--- START ---
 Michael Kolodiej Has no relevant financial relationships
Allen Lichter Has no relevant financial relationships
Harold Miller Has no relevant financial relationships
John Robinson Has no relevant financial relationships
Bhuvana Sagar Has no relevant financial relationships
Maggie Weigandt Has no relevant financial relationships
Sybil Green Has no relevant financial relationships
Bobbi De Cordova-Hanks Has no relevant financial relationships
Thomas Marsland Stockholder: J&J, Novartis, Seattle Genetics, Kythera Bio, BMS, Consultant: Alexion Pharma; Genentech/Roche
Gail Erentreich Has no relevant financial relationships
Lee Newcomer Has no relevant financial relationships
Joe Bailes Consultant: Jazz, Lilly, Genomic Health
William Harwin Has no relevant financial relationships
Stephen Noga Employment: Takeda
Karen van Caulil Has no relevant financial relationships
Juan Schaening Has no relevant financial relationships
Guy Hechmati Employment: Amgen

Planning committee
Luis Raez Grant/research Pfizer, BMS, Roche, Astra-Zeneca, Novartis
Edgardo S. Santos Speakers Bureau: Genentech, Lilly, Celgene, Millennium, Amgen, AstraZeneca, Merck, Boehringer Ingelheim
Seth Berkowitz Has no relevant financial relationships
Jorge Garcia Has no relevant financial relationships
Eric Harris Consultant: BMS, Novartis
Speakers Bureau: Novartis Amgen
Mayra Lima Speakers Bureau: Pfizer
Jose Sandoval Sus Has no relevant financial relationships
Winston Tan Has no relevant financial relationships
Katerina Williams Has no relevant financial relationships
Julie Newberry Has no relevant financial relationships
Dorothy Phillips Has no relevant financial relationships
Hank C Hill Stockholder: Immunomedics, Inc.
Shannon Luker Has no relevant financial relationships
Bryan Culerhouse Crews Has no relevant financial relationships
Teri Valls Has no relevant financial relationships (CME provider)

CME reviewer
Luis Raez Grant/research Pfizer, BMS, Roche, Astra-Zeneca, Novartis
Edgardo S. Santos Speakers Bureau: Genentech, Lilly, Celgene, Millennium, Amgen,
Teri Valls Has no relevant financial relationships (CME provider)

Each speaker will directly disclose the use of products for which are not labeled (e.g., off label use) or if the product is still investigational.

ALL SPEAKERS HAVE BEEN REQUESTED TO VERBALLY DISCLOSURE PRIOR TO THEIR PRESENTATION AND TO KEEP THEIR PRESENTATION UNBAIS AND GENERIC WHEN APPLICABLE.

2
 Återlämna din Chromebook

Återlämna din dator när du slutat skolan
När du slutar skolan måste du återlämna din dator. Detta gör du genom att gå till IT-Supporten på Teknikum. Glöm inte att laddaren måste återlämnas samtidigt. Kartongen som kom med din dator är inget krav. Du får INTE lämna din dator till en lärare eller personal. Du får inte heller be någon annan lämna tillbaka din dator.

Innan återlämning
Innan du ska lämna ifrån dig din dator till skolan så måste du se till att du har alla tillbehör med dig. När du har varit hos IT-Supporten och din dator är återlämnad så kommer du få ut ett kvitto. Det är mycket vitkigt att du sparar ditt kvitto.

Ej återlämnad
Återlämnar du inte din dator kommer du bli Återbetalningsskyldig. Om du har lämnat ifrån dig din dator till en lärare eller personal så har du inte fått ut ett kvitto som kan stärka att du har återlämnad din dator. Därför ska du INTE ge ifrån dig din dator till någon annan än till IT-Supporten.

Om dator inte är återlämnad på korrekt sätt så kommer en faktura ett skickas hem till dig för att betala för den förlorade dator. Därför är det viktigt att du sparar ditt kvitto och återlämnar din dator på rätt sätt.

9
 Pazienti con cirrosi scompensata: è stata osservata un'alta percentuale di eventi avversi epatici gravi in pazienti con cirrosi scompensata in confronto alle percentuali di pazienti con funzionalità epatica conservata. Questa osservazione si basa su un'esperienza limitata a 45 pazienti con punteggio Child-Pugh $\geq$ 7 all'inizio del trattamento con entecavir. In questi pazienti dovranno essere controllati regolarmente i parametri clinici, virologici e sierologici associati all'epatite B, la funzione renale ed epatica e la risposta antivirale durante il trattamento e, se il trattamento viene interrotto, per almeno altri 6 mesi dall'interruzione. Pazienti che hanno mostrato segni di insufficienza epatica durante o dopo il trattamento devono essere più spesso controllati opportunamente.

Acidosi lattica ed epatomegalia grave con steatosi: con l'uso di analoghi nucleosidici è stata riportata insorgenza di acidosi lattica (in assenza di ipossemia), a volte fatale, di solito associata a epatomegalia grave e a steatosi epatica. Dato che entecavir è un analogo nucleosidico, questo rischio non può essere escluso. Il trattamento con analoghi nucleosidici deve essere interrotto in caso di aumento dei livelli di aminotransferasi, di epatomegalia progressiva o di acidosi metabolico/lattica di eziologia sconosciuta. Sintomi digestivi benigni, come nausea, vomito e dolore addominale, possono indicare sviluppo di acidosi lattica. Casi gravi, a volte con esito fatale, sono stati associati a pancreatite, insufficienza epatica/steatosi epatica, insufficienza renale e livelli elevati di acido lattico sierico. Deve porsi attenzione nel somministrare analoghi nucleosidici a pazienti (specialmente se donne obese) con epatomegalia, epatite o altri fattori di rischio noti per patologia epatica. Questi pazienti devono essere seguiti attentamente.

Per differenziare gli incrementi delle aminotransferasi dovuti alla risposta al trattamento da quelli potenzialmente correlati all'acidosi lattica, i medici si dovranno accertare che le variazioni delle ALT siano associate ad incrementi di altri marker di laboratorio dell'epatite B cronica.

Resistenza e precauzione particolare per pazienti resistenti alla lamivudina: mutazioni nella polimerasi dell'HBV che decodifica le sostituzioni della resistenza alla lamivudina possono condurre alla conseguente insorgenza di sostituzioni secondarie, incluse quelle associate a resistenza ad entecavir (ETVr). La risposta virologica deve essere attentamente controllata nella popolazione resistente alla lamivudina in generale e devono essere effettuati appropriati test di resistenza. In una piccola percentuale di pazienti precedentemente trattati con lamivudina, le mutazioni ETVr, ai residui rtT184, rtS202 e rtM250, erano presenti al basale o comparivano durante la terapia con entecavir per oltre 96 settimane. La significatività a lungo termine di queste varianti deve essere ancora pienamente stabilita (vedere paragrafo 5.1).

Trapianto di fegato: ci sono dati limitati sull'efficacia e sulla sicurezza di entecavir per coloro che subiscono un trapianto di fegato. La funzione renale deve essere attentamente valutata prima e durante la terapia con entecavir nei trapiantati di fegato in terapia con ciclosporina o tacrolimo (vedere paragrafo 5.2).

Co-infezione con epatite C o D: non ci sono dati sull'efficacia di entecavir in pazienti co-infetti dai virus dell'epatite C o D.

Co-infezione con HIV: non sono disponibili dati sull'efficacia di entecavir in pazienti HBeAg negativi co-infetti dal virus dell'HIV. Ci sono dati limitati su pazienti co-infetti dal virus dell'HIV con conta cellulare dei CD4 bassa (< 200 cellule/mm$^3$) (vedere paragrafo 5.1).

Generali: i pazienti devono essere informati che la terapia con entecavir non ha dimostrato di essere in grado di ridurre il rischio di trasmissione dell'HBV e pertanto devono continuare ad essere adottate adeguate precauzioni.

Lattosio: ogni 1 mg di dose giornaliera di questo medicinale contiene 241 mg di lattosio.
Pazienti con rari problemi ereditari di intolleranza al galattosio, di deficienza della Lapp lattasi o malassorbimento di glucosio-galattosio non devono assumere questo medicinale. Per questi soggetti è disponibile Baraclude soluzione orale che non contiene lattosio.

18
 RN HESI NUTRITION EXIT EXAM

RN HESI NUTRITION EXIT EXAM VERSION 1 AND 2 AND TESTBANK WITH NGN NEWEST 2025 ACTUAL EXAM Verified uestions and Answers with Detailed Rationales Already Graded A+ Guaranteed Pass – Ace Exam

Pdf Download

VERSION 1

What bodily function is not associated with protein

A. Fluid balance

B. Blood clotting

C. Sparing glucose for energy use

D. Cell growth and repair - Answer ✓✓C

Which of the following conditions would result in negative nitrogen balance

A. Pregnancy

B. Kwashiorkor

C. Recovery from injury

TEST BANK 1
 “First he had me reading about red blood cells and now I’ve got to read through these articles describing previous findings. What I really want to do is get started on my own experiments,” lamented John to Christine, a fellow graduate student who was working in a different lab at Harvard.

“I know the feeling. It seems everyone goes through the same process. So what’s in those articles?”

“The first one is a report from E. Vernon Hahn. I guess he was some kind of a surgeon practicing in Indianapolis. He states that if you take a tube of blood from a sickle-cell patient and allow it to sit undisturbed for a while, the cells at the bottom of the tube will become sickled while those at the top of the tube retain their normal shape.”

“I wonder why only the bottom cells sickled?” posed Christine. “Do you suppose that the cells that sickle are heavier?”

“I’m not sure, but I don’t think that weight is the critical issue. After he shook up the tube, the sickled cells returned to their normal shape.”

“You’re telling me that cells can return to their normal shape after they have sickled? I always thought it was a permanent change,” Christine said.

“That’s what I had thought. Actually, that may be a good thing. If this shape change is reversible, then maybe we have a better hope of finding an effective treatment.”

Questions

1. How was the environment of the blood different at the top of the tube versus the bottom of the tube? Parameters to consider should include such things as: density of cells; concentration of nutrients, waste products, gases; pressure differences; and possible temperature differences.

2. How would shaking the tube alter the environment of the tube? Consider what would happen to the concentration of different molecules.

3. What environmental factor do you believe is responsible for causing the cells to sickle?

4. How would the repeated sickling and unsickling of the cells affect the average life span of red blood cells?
--- END ---
= Problem to solve =
Set down, exactly as they stand above, the lines starting with the line with "Trapianto di fegato: ci" and going on through the line with "Co-infezione con HIV: non", and no others.

= Worked solution =
Trapianto di fegato: ci sono dati limitati sull'efficacia e sulla sicurezza di entecavir per coloro che subiscono un trapianto di fegato. La funzione renale deve essere attentamente valutata prima e durante la terapia con entecavir nei trapiantati di fegato in terapia con ciclosporina o tacrolimo (vedere paragrafo 5.2).

Co-infezione con epatite C o D: non ci sono dati sull'efficacia di entecavir in pazienti co-infetti dai virus dell'epatite C o D.

Co-infezione con HIV: non sono disponibili dati sull'efficacia di entecavir in pazienti HBeAg negativi co-infetti dal virus dell'HIV. Ci sono dati limitati su pazienti co-infetti dal virus dell'HIV con conta cellulare dei CD4 bassa (< 200 cellule/mm$^3$) (vedere paragrafo 5.1).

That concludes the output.